世界的な金融引き締めの局面を迎え、「大倒産時代」の足音が聞こえてきた。逆風をどうくぐり抜けるかが国力を左右する。

米株式市場を舞台に、今の世界経済の象徴というべき現象が起きている。生活雑貨の販売を手掛けるベッド・バス・アンド・ビヨンドの株価乱高下だ。

個人投資家が手掛ける「ミーム(はやり)株」。販売不振で7月まで5ドル前後で低迷していたが、8月には商いを伴って一時30ドルまで急騰した。その後、大株主による株売却や資金繰りの悪化、さらに債務の再編交渉に強い法律事務所との契約が報じられて急落した。今月は、最高財務責任者(CFO)も自殺で失った。

この一件には、過去と未来の潮流が交差している。一つは長年のカネ余りがもたらしたマネーゲーム。もう一つは、今後増えるだろう企業の経営悪化だ。

「デフォルト率」が反転
米格付け会社ムーディーズ・インベスターズ・サービスが物騒な予測をしている。格付けが投機的等級の世界の社債のうち、デフォルト(債務不履行)に陥る割合を示す「デフォルト率」は2021年に1.7%と、08年のリーマン危機後の最低を更新した。コロナ禍に対応した各国の財政・金融面の刺激策の恩恵だ。
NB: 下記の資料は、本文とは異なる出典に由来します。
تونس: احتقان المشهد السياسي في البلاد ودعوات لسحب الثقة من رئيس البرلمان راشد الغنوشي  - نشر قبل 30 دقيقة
ところが今年はウクライナ危機、「ゼロ・コロナ政策」による中国経済の不振に、世界的な金融引き締めが重なって反転する。来年も上昇が続き、最も悲観的なシナリオだと14.5%と、大恐慌のさなかだった1933年の15.8%以来の高水準に跳ね上がる。

倒産が増えるのは、景気が悪化する局面に共通の現象だ。しかし今回は、米欧で約40年ぶりのインフレを封じ込めるための引き締めも企業に襲いかかり、資金繰りを苦しめる。景気が悪化する際、中央銀行は金融政策を緩和方向に動かしてきたが、米連邦準備理事会(FRB)も欧州中央銀行(ECB)も、今は「景気への配慮よりインフレ退治」の姿勢が鮮明だ。

大倒産時代といえば真っ暗に聞こえるが、そうとは言い切れない。企業の新陳代謝を後押しし、経済を強くしてきたからだ。

少なくとも米国はそうだ。2000年のIT(情報技術)株バブル崩壊は、01年の世界のデフォルト率を9.3%に押し上げた。「ドットコム」と名がつくだけの企業も、ITを駆使したエネルギー取引で鳴らしたが、粉飾に手を染めたエンロンも退場した。だがアマゾン・ドット・コムは同年黒字に転じ、今に続く成長を始めている。

デフォルト率の次のピークはリーマン危機翌09年の12.1%。経営危機が続いた米企業の顔、ゼネラル・モーターズ(GM)も破綻したが、米政府傘下で債務や資産の削減を断行し、新興国に強い企業として10年に株を再上場した。著名投資家ウォーレン・バフェット氏が株を買い増しているアライ・ファイナンシャルの前身は、かつての金融子会社GMACだ。

海外企業入手のチャンス
そして今。コロナ危機で破綻したレンタカー大手のハーツ・グローバル・ホールディングスは、テスラからの電気自動車の大量購入が昨年話題になった通り、投資家傘下で姿を変え再上場した。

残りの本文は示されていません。